Acceleration Theory: Momentum, Catalyst and Optimality
Nesterov's method (1983) is mysterious: why "overshoot" the update point? Why does it work? Three interpretations: momentum (inertia), polynomial approximation, and geometric (estimate sequence). Modern theory provides a unified framework explaining acceleration through lower bound matching.

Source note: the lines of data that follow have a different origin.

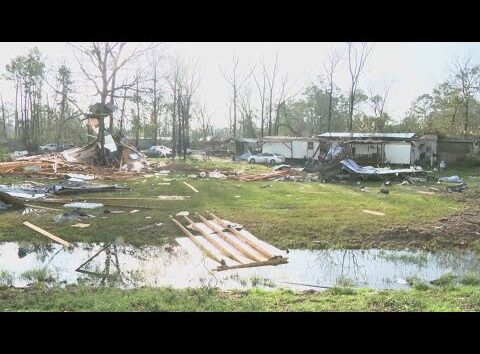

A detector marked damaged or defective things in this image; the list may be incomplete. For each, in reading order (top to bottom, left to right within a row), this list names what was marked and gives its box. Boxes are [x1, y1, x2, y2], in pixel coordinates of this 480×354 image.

splintered wood [171, 210, 286, 272]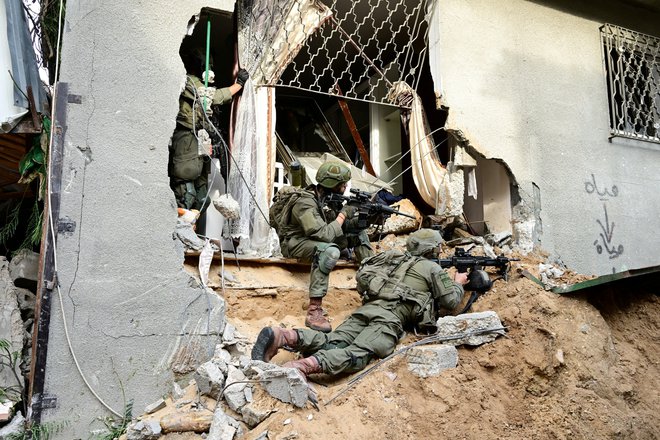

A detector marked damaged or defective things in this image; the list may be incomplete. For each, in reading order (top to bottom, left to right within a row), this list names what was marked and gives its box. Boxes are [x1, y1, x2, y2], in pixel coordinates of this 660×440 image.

shattered window frame [600, 23, 660, 144]
broken concrete slab [7, 249, 39, 290]
broken concrete slab [438, 312, 506, 346]
broken concrete slab [195, 360, 226, 400]
broken concrete slab [224, 364, 250, 412]
broken concrete slab [246, 360, 310, 410]
broken concrete slab [404, 344, 456, 378]
broken concrete slab [126, 420, 162, 440]
broken concrete slab [208, 408, 241, 440]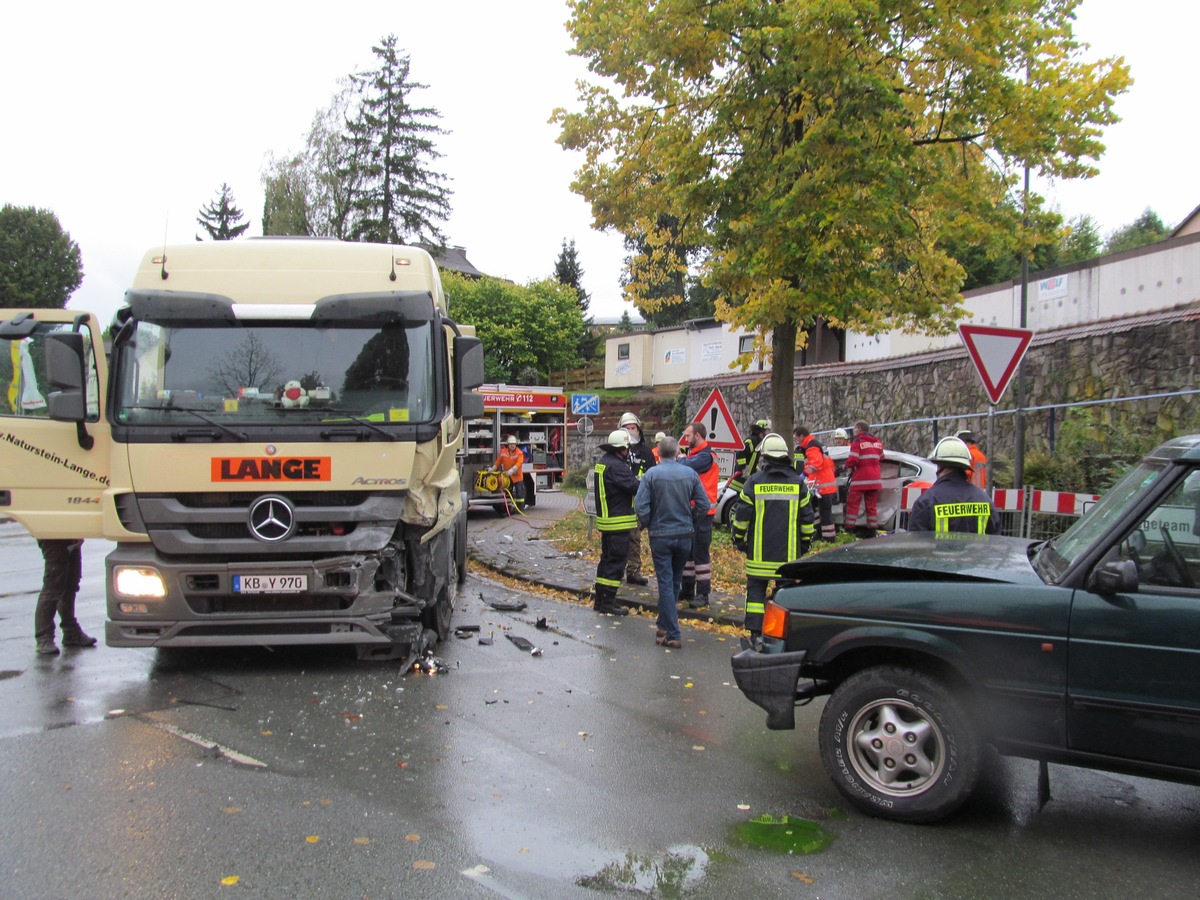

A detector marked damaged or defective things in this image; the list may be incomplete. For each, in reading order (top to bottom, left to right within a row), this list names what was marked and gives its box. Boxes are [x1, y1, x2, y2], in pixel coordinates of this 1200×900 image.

damaged semi truck [2, 239, 488, 660]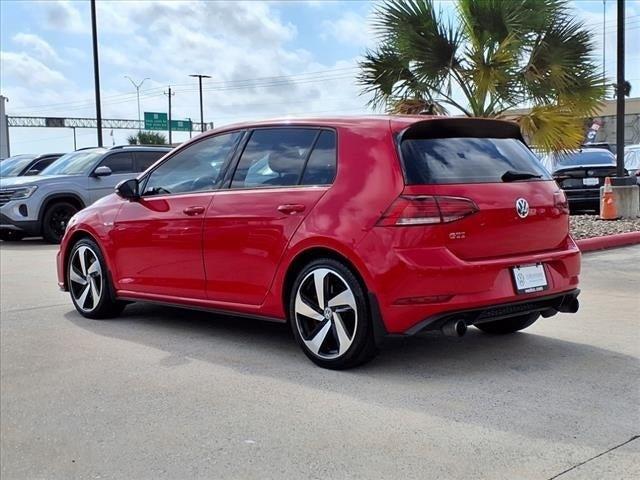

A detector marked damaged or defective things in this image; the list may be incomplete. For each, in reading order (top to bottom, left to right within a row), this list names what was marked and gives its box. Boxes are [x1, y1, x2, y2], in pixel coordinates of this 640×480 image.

driveway pavement crack [544, 434, 640, 478]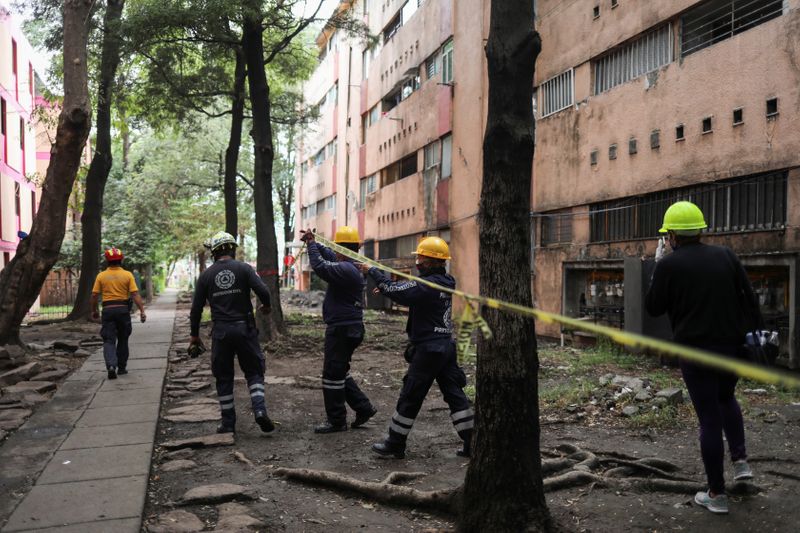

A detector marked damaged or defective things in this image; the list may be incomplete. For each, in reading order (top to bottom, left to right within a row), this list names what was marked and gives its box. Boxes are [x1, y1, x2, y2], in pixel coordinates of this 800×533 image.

damaged apartment building [296, 0, 800, 366]
broken concrete slab [162, 432, 234, 448]
broken concrete slab [180, 480, 258, 504]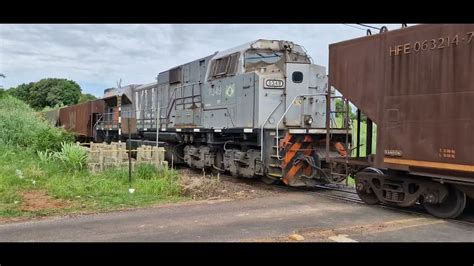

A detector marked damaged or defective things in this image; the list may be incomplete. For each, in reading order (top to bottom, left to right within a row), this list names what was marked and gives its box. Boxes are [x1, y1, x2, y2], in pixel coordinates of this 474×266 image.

rusty hopper car [58, 100, 104, 141]
rusty hopper car [330, 23, 474, 218]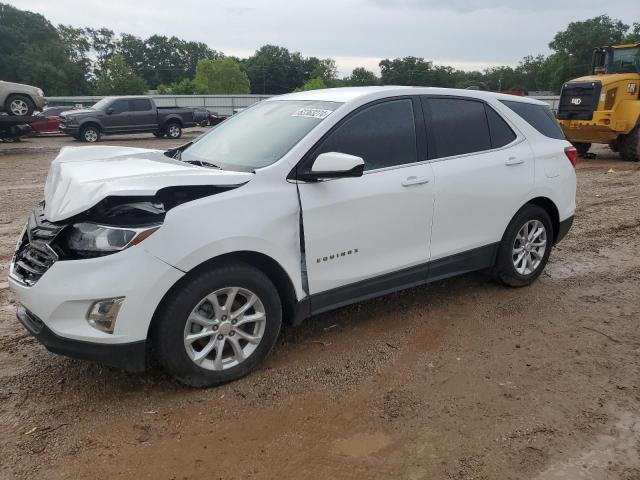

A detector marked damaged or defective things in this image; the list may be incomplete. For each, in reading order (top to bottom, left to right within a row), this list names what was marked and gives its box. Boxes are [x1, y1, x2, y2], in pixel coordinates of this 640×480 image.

red damaged vehicle [30, 105, 77, 134]
crumpled hood [42, 145, 251, 222]
broken headlight [64, 222, 160, 258]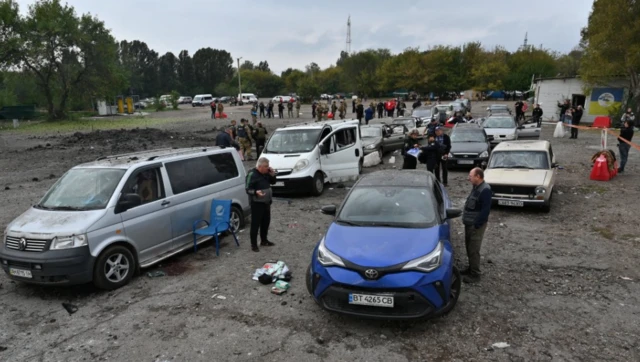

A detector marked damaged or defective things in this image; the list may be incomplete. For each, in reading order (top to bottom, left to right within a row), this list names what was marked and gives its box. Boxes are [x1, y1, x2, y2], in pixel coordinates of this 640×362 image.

Catalyst shows that **acceleration is an outer wrapper** applicable to any algorithm. This is similar to how Adam is not a new algorithm but SGD with adaptive scaling. Modern understanding: Nesterov's acceleration is the optimal way to 'accumulate' gradient information in black-box first-order methods. Nemirovsky-Yudin lower bounds + Nesterov upper bounds = the complete picture of optimality.
Catalyst framework accelerates SVRG from O(n + nκ) to O(n + √(nκ)·log(1/ε)). How is this possible if Nesterov's lower bound is already tight?
Key Ideas
- **Convergence rates**: GD = O(1/k) for convex, O(e^{-k/κ}) for strongly convex; Nesterov = O(1/k²) and O(e^{-k/√κ}), optimal
- **Nemirovsky-Yudin lower bounds**: Ω(1/k²) for convex, Ω(e^{-k/√κ}) for strongly convex, no black-box first-order method is faster
- **SGD convergence**: O(1/√k) for convex, O(1/k) for strongly convex; Variance Reduction (SVRG, SAGA) restores linear rate
- **Catalyst**: universal acceleration framework for any first-order method to reach optimal finite-sum complexity
Related Topics
Convergence theory is the foundation of the entire convex optimization course:
- Optimization on Manifolds — Riemannian GD converges at O(1/k) for geodesically convex functions, the Riemannian analogue of convergence theorems
- Optimization in Reinforcement Learning — TRPO and PPO have theoretical monotonic policy improvement guarantees, consequences of trust region and surrogate objective
- Federated Optimization — FedAvg and FedProx convergence theorems are direct consequences of SGD theory with heterogeneous loss functions
Вопросы для размышления
- Why do Nemirovsky-Yudin lower bounds apply only to black-box methods, and how does structural knowledge about a problem help circumvent them?
- If Nesterov's method is optimal, why does Adam outperform it in practice for neural network training?
- Can randomization fundamentally change complexity lower bounds, or are they identical for deterministic and randomized methods?